Kabid Pengendalian Pencemaran dan Pengelolaan Keanekaragaman Hayati, Dinas Lingkungan Hidup Kota Surabaya, Myrna Augusta Aditya Dewi mengatakan, dekorasi yang dibuat menyesuaikan tema besar perayaan.
"Kami melakukan pemasangan ornamen berupa lampion di Halaman Balai Kota dan Jalan Tunjungan. Untuk dekorasi di Balai Kota, kita menyesuaikan tema Tahun Baru Imlek 2576, yaitu Tahun Ular Kayu," ujarnya, Kamis (23/12).
Myrna menuturkan ada 100-200 lampion yang terpasang di Jalan Tunjungan dan Halaman Balai Kota. Pihaknya juga melakukan pembenahan lampion-lampion yang rusak di kawasan Kya-Kya Kembang Jepun dan Jalan Karet.
“Lampion di sana beberapa rusak karena kesundul truk yang lewat, yang mana muatannya melebihi tinggi seharusnya. Sehingga, itu yang kami cek untuk diperbaiki, yang masih bagus (lampionnya) kami pertahankan,” imbuh Myrna.

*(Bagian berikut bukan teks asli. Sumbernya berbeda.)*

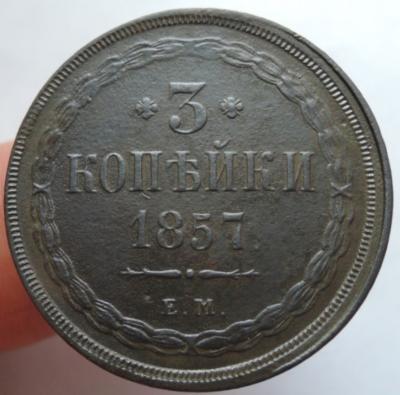 DSCN0660  3 коп. 1857 г..JPG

Selain empat lokasi tersebut, DLH Surabaya juga berencana memasang ornamen dan dekorasi Tahun Baru Imlek, di sepanjang Jalan Panglima Sudirman dan di Jembatan Jalan Yos Sudarso Surabaya.

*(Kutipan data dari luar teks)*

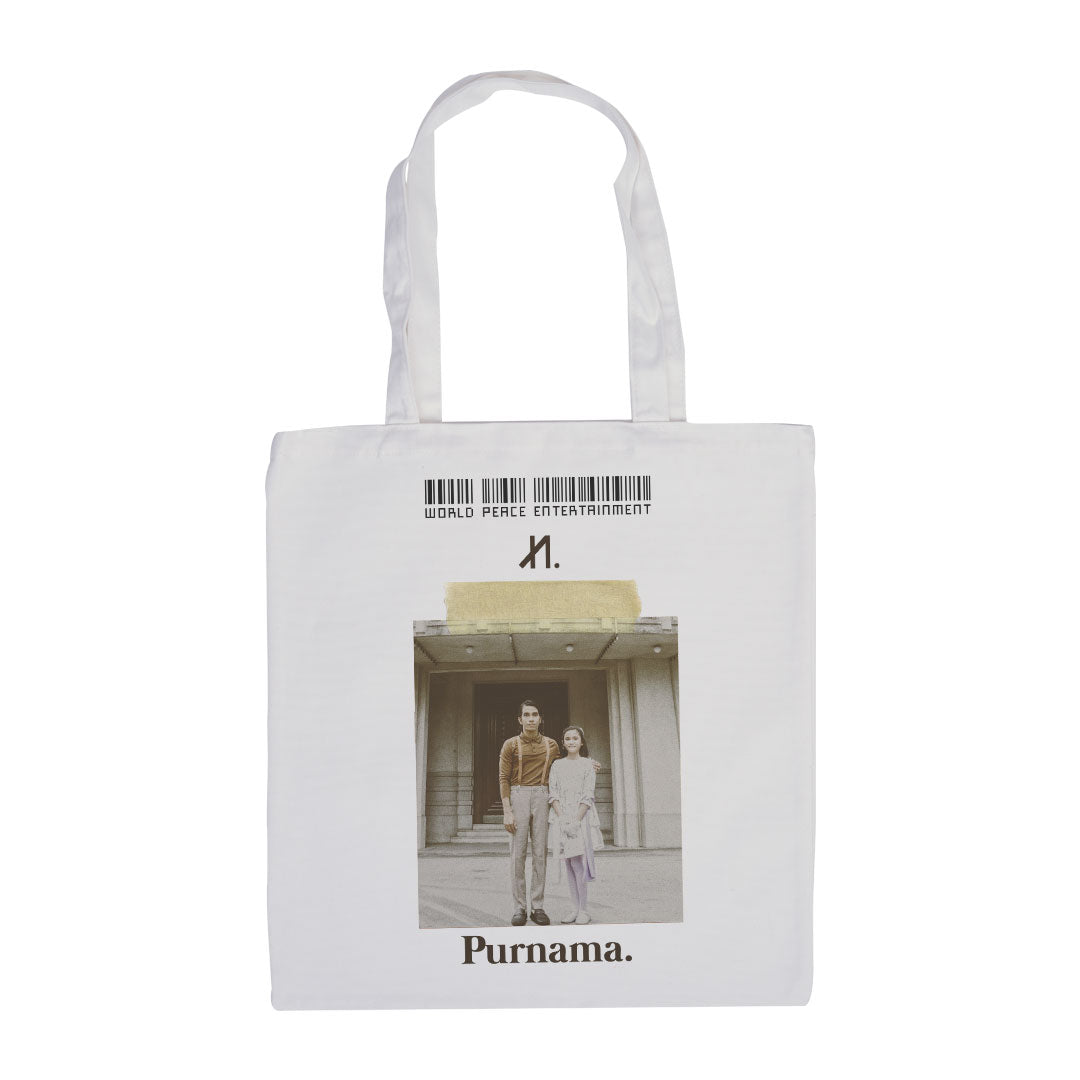 Purnama White Tote Bag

Menurutnya, pemasangan ornamen dan dekorasi bertemakan Tahun Baru Imlek merupakan salah satu wujud toleransi yang dijunjung oleh Pemkot dan masyarakat Kota Surabaya.
"Masyarakat di Surabaya ini berasal dari banyak suku, ras, dan agama yang hidup berdampingan. Lewat dekorasi hari raya keagamaan, kami ingin mewujudkan Surabaya sebagai kota toleransi antar umat beragama," tandas Myrna.